Jonathan Hunter, who used to go by John Alot, worked as a bartender back at Kenny’s Castaways during its heyday, and also at the Court Tavern, which was the Smithereens’ New Jersey club. Wearing a tightly tailored gray suit and skinny black tie, he still sports a classic ’80s new wave look.

“This was the last vestige of my youth,” he said of Kenny’s Castaways. “That’s how I put myself through college, working at places like this.”

He also worked with Tommy Kenny on carefully building all the bar’s woodwork, making it all look like it had actually been there 100 years ago.

“He’s an artist,” Hunter said, reverently.

Willie Nile said he was proud to be “one of the castaways.”

For 20 years, Bill Popp of Bill Popp and The Tapes held annual fundraisers at Kenny’s Castaways for the American Heart Association. He said he was deeply grateful to Pat Kenny for making the place available.

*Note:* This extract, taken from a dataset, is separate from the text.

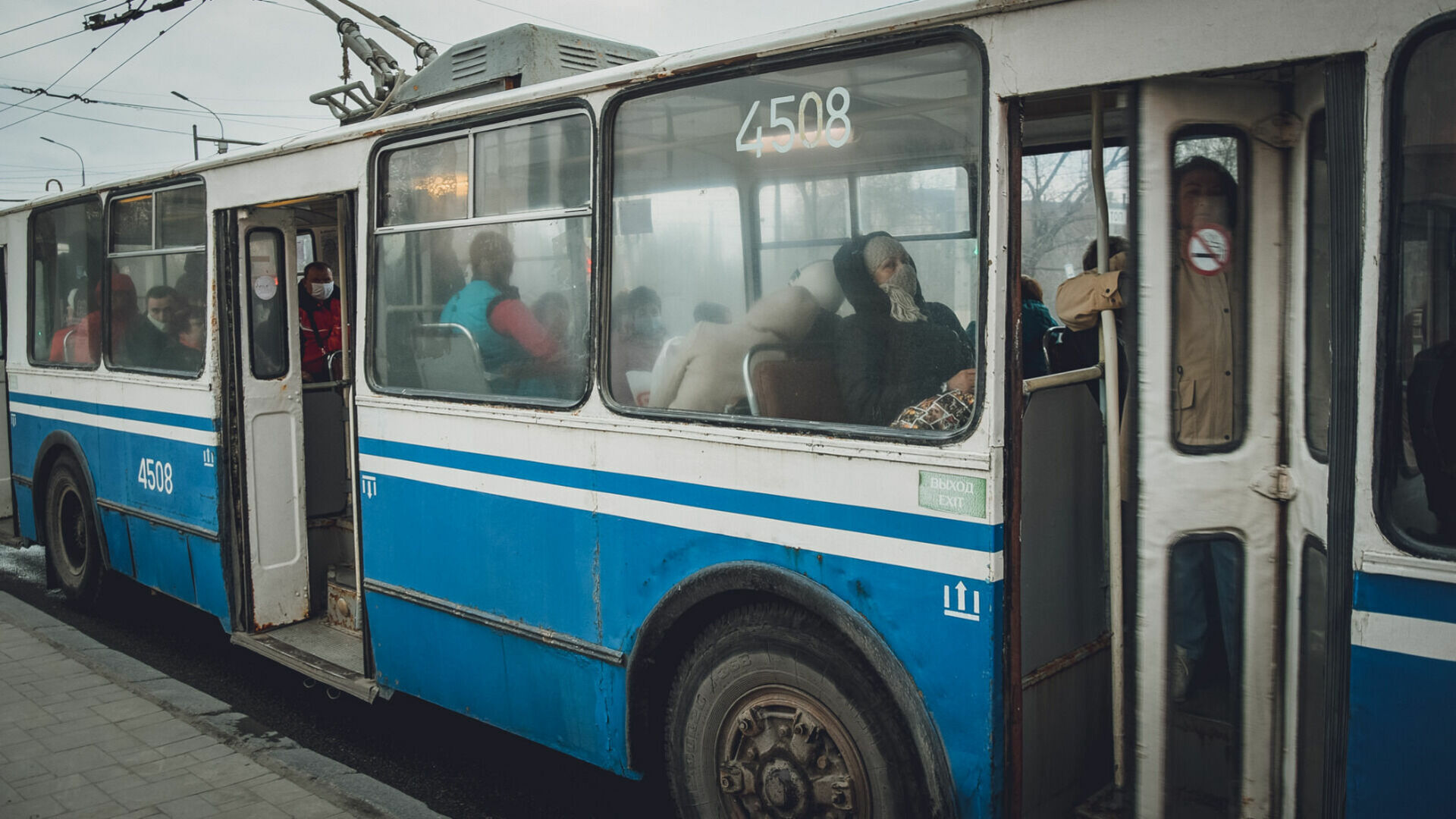 Льготы на бесплатный проезд в 2023 году в Волгограде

“Pat himself would put $200 in the bucket,” Popp said. “He really was just a nice human being. … My two favorite club owners were Pat Kenny and Hilly Kristal,” he said, referring to the late CBGB owner.

Music venues aren’t very discriminating anymore about the bands they let play there, Popp complained.

“Bar owners today, at least 80 percent of them, they don’t care what walks in the door — as long as they bring their friends,” he said. “If you don’t care what the music sounds like, why not have a topless bar?”

Maureen Remacle, president of the Sixth Precinct Community Council, was on hand for the club’s closing — but not because she was on the lookout for possible quality-of-life violations. She moved down to Bleecker St. in 1978 and Kenny’s Castaways, which had opened a few years earlier, was a part of her life.

“I went out with the bouncer for five years, so I was here all the time,” she recalled, standing on the sidewalk outside the place early Tuesday morning.

“Everyone in there has gray hair,” she reflected. “Everyone had kids and moved to New Jersey. I’m one of the last ones still here.”

Once the Back Fence closes, she said, “All we’ll have left is The Bitter End.”

Maria Kenny was irritated that two people, who she identified as Community Board 2 members who live nearby and had complained about noise from Kenny’s Castaways, had stopped in at the closing.